Nearly three decades later, though, when he made his third run for the presidency, Biden’s support for the 1994 crime bill became untenable. It didn’t matter that he’d co-sponsored the bill, and it didn’t matter that it had succeeded in helping to reduce crime. Joe Biden, like every Democrat, desperately needed the black vote. But the Congressional Black Caucus — a majority of whose members had voted for the crime bill’s passage — had long since denounced it as racist. And so, Biden began to distance himself from a bill he once proudly championed.

Why, you ask, are we looking back on these ancient events? Because we think Biden and his fellow Democrats will once again be forced to appear that they’re tough on crime. Incarcerations are way down, and crime is way up. And as we reported earlier this month, a dozen large U.S. cities — Albuquerque, Austin, Baton Rouge, Columbus, Indianapolis, Louisville, Philadelphia, Portland, Rochester, St. Paul, Toledo, and Tucson — had each eclipsed the single deadliest year in their history. (Incidentally, that number of record-setting murderous cities is now 17.)

Something’s got to give. Perhaps today’s soft-on-crime Democrats will see the writing on the wall and try to strike a tough-on-crime pose prior to next November’s widely expected electoral shellacking. That seems to be what San Francisco’s hard-left Mayor London Breed did recently, and it’ll be interesting to see if other Democrats follow suit.

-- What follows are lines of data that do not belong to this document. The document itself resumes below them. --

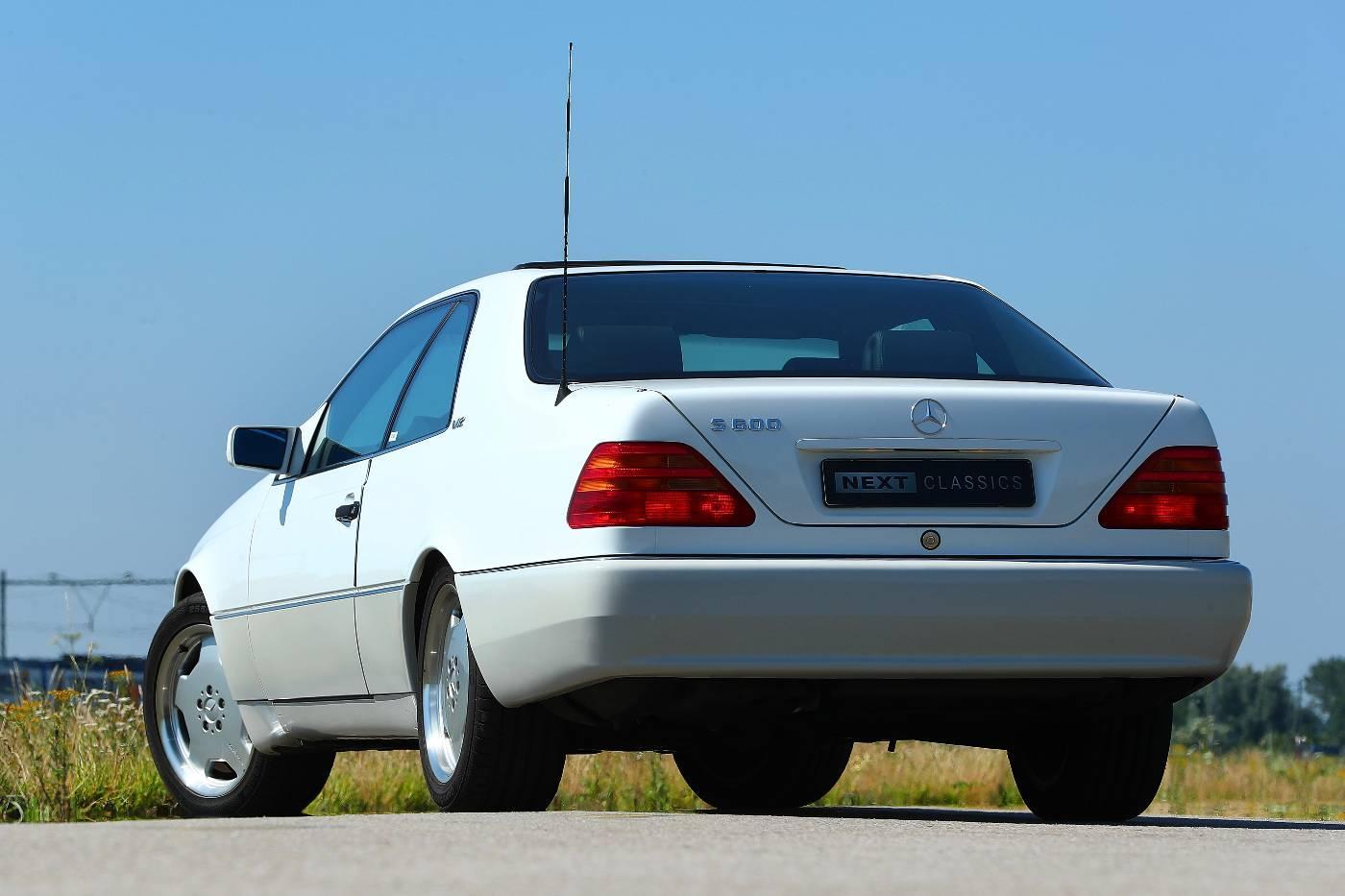 Mercedes S 600 Coupe links achter zij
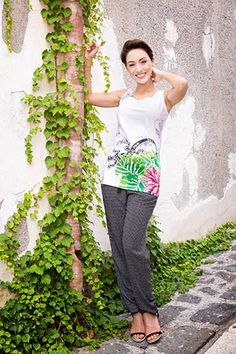 top mae, Coton Du Monde Collection Printemps/Eté 2016 Capri Pants, Fashion, Colorblock Dress, Spring Summer 2016, Moda, Capri Trousers, Fashion Styles, Fashion Illustrations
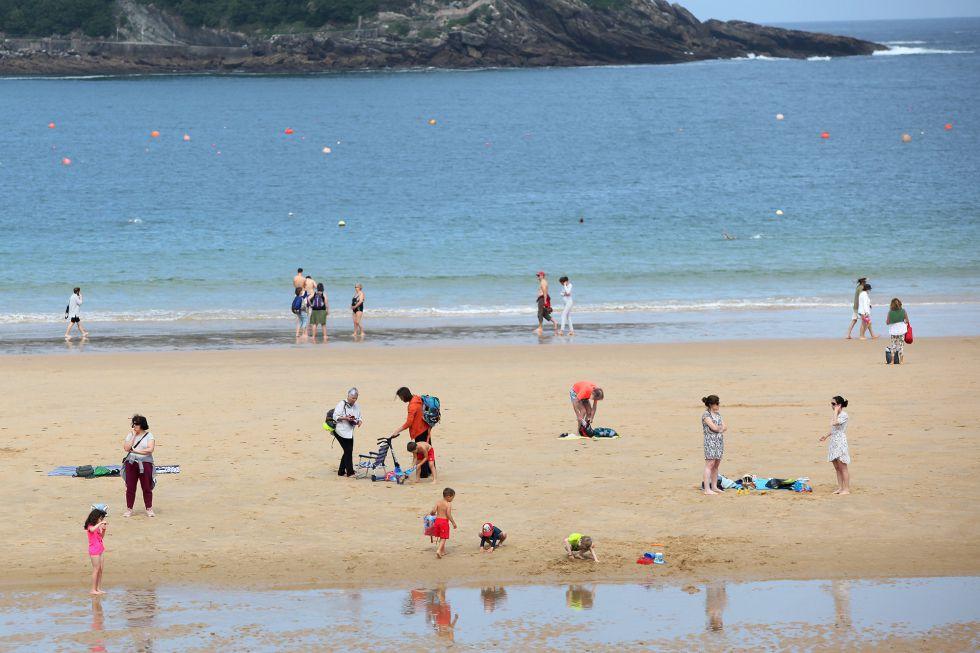 Bañistas en la Playa de la Concha durante el primer día de la Fase 2.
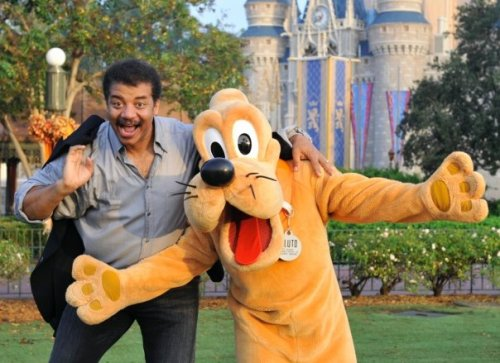 sciencewalrus:  astrolove:  astrolove:  Neil deGrasse Tyson and Pluto.  i love this photo too much.  Hahaha, get it? Pluto? Ha.. ha… ha……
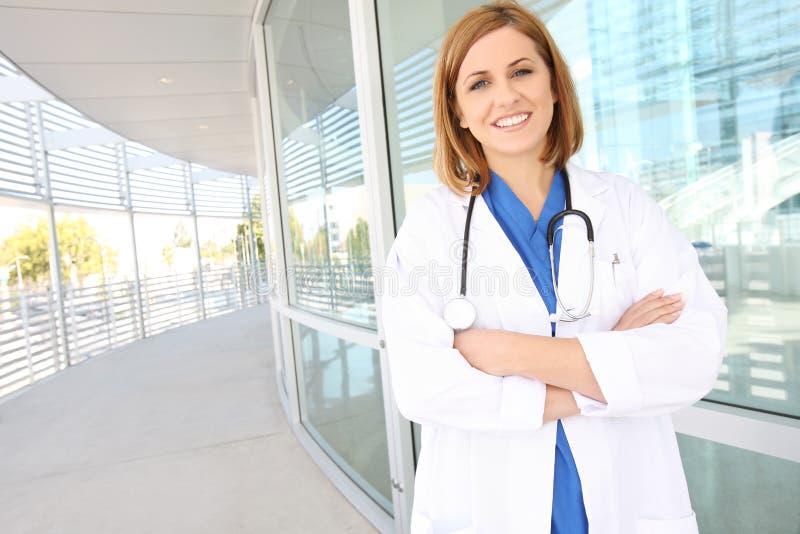 nätt kvinna för sjukhussjuksköterska arkivbild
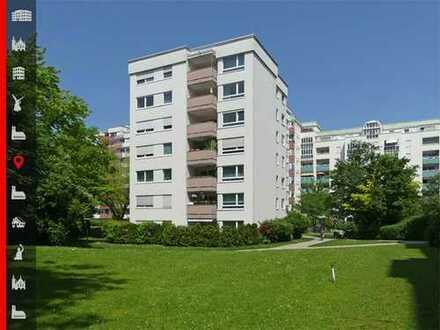 """Der perfekte Ort für eine Familie! Schöne, geräumige 3-Zimmer-Wohnung in den """"Wittelsbacher Höfen"""""""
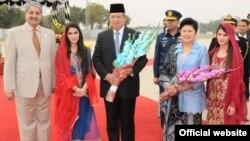 انڈونیشیا کے صدر کا اسلام آباد پہنچنے پر وفاقی وزیر دفاع نے استقبال کیا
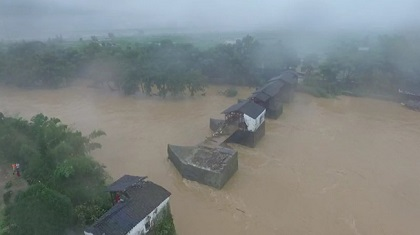 """""""橋墩在 橋就在""""洪水來襲 婺源彩虹橋受損"""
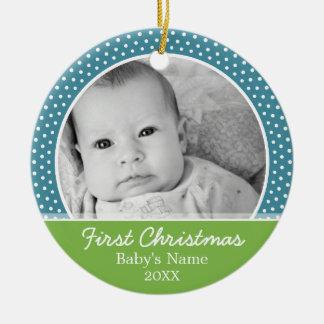 La primera foto del navidad del bebé - escoja adorno redondo de cerámica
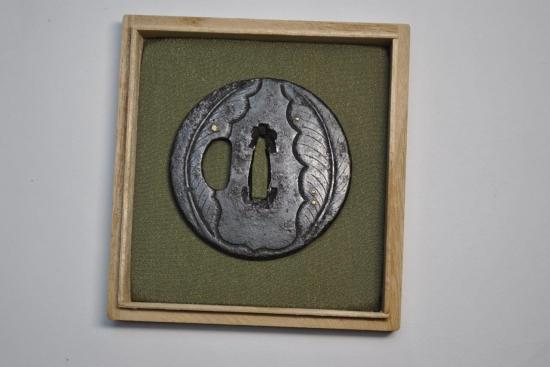 時代刀装具鍔菊葉図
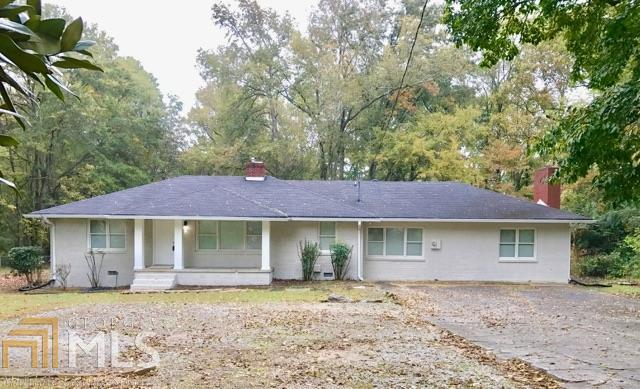 6686 S Sweetwater Rd, Lithia Springs, GA 30122 (MLS #8478640) :: Ashton Taylor Realty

As for the Congressional Black Caucus and its regular refrain of a systemically racist prison system that disproportionately incarcerates blacks for nonviolent offenses, take note: “Roughly 80% of black prisoners were in prison for murder, manslaughter, rape, robbery, aggravated assault, burglary, car theft, or weapons charges,” notes columnist Daniel Horowitz. “So, the notion that we have an over-incarceration problem among black criminals is a complete hoax — and in fact, we have an under-incarceration crisis among all demographics, especially for violent crimes and car thefts.”

Prison reform is a great idea — in theory. Donald Trump tried it, and anyone who saw the joy and the gratitude expressed toward him by Alice Marie Johnson couldn’t help but be moved. Johnson had already served almost 22 years of a life sentence for a first-time nonviolent drug conviction before then-President Trump commuted her sentence.

Unfortunately, not every offender is an Alice Johnson. Unfortunately, as one of our colleagues recently put it, “Some people just need to be behind bars.”